Suitability reports under MiFID II
17 December 2017
Steve Bailey, director of compliance firm ATEB Consulting, points to three key areas paraplanners should be aware of when delivering suitability reports under MiFID II rules
MiFID II, which comes into effect from 3 January 2018 covers a lot of ground and will require many firms to make changes to advice processes. Suitability reports are one important aspect that many firms will have to reconsider under this new legislation.
1. Timing of suitability reports
Under MiFID II, a suitability report will have to be issued ‘before the conclusion of any contract’ recommended in it.
There is some debate to be had around when a contract is concluded but we believe this simply means pre-sale – or that, in practice, firms should consider that to be a safe way to comply with the rule. Providing the report to clients before they make a decision on how to proceed has always been good practice and places the client in the best position to make an informed decision.
2. Content of suitability reports
Suitability reports must specify the advice given and how that advice meets the preferences, objectives and other characteristics of the client.
COBS 9, the current primary source of rules and guidance on suitability will remain in place after 3 January 2018, at least for a while but there is a whole new chapter, COBS 9A that will also apply to most firms and contains a few new requirements.
Firms must inform clients or potential clients, clearly and simply, that the reason for assessing suitability is to enable the firm to act in the client’s best interest.
When recommending a ‘bundled package’ of products, firms need to ensure that the overall package is suitable – for example, an investment linked to borrowing (lifetime mortgage or equity release type arrangements).
Records relating to suitability in respect of a life policy, a personal pension or a stakeholder plan where a client proceeds with the recommendation must be retained for a minimum of 5 years.
Records relating to pension transfers, conversions and opt-outs still have indefinite retention.
Records relating to suitability where a client does not proceed with the recommendation do not need to be retained but we would recommend that they are kept as long as they might be of value.
3. Periodic assessment of suitability
This is a new requirement and firms will need to give serious consideration to how their ongoing service propositions operate. Periodic assessment of suitability is detailed in COBS 9A.
“Firms providing investment advice must agree with a client whether a periodic assessment of suitability will be performed. If periodic assessment is to be performed it must be at least annually and the continued suitability confirmed in writing.”
Most firms currently agree with the client whether ongoing reviews are required or not. Where ongoing service is to be provided, it is usually at least annually. So far so good, no fundamental changes of practice required by most if not all firms.
However, while we believe firms probably provide written confirmation of any changes to be made to the client’s portfolio, it is less certain that there would always be written confirmation of the suitability of existing investments each time, if otherwise no changes or new investments are being made.
So, firms should note that there will need to be explicit confirmation of the suitability of existing investments each time a review is done and that such reviews must be at least annual.

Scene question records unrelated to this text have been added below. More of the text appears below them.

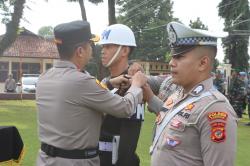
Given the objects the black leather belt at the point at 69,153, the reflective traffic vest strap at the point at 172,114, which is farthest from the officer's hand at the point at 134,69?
the reflective traffic vest strap at the point at 172,114

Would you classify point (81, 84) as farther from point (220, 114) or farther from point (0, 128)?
point (0, 128)

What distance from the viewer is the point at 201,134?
2.04m

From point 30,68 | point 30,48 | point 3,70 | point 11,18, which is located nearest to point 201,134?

The periodic report, must contain an updated statement of how the existing investments meet the preferences, objectives and other characteristics of the client.
But such confirmation of continued suitability does not need to be War and Peace – a reference back to original report and brief confirmation is all that is required. The rules state: “Where an investment firm provides a service that involves periodic suitability assessments and reports, the subsequent reports after the initial service is established may only cover changes in the services or instruments involved and/or the circumstances of the client and may not need to repeat all the details of the first report.”
Suitability requirements remain essentially the same under MiFID II as at present. However, the aspects mentioned in this article are likely to need firms to reconsider and amend some aspects of how suitability is assessed and documented, both initially and on an ongoing basis.
Ongoing review services will need to be re-assessed and, in many cases, reinvented.